Now, veteran Ewe Hock lands himself in the list of the ‘bad boys’

  • Other Sport
  • Sunday, 12 Jan 2003


PETALING JAYA: It seems a strange cycle in Malaysian badminton.  

Players break into the senior team, they are spoon-fed; they make it big on the international stage, they are made into heroes; they age and weaken – and they get into the bad books of the Badminton Association of Malaysia.  

One can almost hear Datuk Nik Aziz Nik Mat's comments about people dumping their loved ones after squeezing “all the sweetness” out of them.  

Former international and former coach Tan Yee Khan has noticed it, too. “There always seems to be problems with BAM and retiring players,” he says. “They should not part ways on a sour note.” 

SAME, VICIOUS CYCLE: Ong Ewe Hock (down), could be following in the footsteps of coach Misbun Sidek (standing) who has had his fair share of run-ins with BAM when he was a player.

Current national singles chief coach Misbun Sidek was the bad boy once after being Malaysia's hero in his younger days, his doubles-playing brother Jalani had his fair share of run-ins before calling it quits, Cheah Soon Kit has had his bad days with BAM as has his former partner Yap Kim Hock. Even Rashid Sidek was kicked out of the 1998 Thomas Cup squad before making a final comeback for the 2000 edition. He then quit. 

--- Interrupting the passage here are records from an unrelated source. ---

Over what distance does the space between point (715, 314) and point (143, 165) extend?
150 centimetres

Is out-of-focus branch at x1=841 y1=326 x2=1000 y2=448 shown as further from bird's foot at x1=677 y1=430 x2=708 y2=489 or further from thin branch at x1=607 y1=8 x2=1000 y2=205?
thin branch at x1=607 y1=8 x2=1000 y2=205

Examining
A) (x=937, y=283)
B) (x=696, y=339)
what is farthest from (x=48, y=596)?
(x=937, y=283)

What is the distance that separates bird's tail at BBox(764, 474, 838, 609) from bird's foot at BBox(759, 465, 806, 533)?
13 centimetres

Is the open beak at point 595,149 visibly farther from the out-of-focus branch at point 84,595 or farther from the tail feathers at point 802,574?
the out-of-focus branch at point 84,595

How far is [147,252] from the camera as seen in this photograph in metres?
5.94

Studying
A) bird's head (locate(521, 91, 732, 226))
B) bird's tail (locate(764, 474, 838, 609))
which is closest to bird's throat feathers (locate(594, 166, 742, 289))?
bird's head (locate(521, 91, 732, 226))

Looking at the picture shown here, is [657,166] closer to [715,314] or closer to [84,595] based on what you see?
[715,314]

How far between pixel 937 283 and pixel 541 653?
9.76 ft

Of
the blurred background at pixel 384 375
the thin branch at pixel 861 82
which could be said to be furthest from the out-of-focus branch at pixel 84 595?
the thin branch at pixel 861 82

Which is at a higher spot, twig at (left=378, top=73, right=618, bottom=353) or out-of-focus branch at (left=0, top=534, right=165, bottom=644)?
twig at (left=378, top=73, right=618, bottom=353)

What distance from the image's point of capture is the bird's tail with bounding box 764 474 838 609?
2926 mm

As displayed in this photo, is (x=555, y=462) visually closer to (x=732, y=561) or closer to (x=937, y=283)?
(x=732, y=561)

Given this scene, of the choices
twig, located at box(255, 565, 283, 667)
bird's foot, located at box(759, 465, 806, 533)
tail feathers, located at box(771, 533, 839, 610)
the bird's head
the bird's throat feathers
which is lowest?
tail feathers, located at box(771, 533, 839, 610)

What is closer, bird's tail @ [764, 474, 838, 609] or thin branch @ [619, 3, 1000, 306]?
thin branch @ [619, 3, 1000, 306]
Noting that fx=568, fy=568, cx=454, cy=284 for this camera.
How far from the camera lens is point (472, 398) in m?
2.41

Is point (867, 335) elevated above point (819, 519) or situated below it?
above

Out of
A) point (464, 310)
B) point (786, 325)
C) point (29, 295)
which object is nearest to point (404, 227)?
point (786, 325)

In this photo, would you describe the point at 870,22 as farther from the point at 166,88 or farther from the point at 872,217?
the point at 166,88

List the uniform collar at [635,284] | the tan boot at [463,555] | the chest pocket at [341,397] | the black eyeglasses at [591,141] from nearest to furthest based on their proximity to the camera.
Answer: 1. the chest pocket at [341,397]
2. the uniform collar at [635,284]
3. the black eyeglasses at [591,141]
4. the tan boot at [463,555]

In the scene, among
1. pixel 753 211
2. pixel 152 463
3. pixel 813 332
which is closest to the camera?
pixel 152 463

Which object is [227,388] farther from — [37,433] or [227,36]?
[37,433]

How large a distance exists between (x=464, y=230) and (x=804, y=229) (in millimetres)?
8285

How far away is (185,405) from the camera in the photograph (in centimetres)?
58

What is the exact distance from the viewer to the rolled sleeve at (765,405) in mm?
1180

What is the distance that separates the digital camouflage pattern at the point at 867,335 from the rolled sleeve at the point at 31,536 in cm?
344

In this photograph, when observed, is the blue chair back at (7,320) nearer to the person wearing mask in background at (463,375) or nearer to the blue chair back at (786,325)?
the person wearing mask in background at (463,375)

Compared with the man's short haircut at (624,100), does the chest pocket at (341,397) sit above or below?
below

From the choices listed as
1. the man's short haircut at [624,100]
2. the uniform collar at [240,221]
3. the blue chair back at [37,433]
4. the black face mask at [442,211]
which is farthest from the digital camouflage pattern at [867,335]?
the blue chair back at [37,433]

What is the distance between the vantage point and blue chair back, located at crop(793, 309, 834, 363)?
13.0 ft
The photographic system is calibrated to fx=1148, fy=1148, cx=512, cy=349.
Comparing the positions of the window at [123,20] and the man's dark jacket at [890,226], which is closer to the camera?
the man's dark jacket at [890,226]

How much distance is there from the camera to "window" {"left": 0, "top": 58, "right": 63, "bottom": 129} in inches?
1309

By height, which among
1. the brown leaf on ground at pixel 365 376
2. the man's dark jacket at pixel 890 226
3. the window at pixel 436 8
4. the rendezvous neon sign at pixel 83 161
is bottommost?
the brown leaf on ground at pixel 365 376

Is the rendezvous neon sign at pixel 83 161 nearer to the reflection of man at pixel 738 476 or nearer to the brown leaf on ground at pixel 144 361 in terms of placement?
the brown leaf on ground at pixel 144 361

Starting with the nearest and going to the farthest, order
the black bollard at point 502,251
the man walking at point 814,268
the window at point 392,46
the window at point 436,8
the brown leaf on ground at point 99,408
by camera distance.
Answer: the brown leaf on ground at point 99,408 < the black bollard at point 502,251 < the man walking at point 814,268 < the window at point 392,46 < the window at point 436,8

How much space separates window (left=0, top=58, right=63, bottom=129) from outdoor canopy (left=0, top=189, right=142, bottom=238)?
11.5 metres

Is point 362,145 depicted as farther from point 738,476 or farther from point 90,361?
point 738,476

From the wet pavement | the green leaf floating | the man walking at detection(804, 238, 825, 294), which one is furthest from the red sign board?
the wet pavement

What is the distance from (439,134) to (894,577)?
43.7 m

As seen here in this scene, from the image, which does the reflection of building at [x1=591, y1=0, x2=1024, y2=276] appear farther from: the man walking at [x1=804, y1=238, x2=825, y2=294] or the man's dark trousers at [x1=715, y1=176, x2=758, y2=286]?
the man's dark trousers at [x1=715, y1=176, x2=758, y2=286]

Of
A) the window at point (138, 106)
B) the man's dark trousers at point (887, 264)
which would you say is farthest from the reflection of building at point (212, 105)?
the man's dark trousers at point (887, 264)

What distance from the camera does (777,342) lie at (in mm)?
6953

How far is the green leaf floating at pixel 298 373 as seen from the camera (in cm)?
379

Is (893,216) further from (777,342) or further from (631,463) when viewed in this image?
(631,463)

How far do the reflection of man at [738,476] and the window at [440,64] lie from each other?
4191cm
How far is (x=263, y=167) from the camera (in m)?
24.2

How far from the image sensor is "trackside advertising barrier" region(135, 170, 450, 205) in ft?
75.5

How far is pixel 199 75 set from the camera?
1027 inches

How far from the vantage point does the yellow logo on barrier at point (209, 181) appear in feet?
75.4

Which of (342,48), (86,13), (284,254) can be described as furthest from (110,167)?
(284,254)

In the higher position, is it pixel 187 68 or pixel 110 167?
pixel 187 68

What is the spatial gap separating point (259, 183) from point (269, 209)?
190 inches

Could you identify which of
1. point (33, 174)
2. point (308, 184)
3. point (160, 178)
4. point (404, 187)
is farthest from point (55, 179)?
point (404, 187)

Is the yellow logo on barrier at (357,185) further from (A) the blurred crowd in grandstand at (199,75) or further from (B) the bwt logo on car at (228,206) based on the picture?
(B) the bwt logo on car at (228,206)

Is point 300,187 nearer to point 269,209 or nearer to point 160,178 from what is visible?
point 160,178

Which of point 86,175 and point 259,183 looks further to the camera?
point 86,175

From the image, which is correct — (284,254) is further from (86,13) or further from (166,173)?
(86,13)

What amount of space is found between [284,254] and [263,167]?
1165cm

Now, Ong Ewe Hock has joined this long, if not illustrious, list. 

After some 14 years in the national team, the 30-year-old, whose playing days look numbered, has earned the wrath of the BAM, and some would say, deservedly so. 

After all, he decided not to attend a disciplinary board hearing but stayed away from training saying he had to be at the hearing. He also stayed away from training and did not inform the chief coach, sending messages instead to his assistants.  

That sort of behaviour cannot be condoned and he has to face the music for that. But like Jalani himself says, it's not a career-ending offence. And Ewe Hock could yet see the light, mend his ways and be a new Misbun in the making. 

Yee Khan, who took charge of the national team from 1979-1984, says Misbun was a difficult player and was sent out of the national team three times. The player had even walked out on his coach. 

“He felt the training I gave was insufficient. At a Thomas Cup Finals outing in London, he wanted to train lengthy hours although he had to play the same evening. When he lost the match, we started to point fingers. That was the last straw for me and I quit,” said Yee Khan. 

“But he (Misbun) is a changed person now after joining the Nusa Mahsuri. And it will not be fair to use the past to reflect his capability as a coach. I know he loves badminton. When we are young, we tend to show a little emotion and get angry. I did the same when I was young,” he said. 

Ewe Hock is not young. But he has been emotional. He had it wrong from the beginning. BAM president Datuk Nadzmi Mohd Salleh gave him a chance to air his views. He came with an eight-man entourage and complained about bad food.  

The disciplinary hearing was a chance for him to make his stand; he chose to stay away. He could have got his coach on his side but he antagonised Misbun. 

Now, he stands alone, asking to be heard although a decision has been taken and the BAM council will announce the verdict after the Chinese New Year.  

Whether he gets a hearing or not is yet to be seen, but if the winds of Malaysian badminton blow the way they have for so long, Ewe Hock could be back in BAM's good books – and make a return as a coach. 

The irony of it, would be: it all started with Zolkples Embong asking Ewe Hock to be a coach.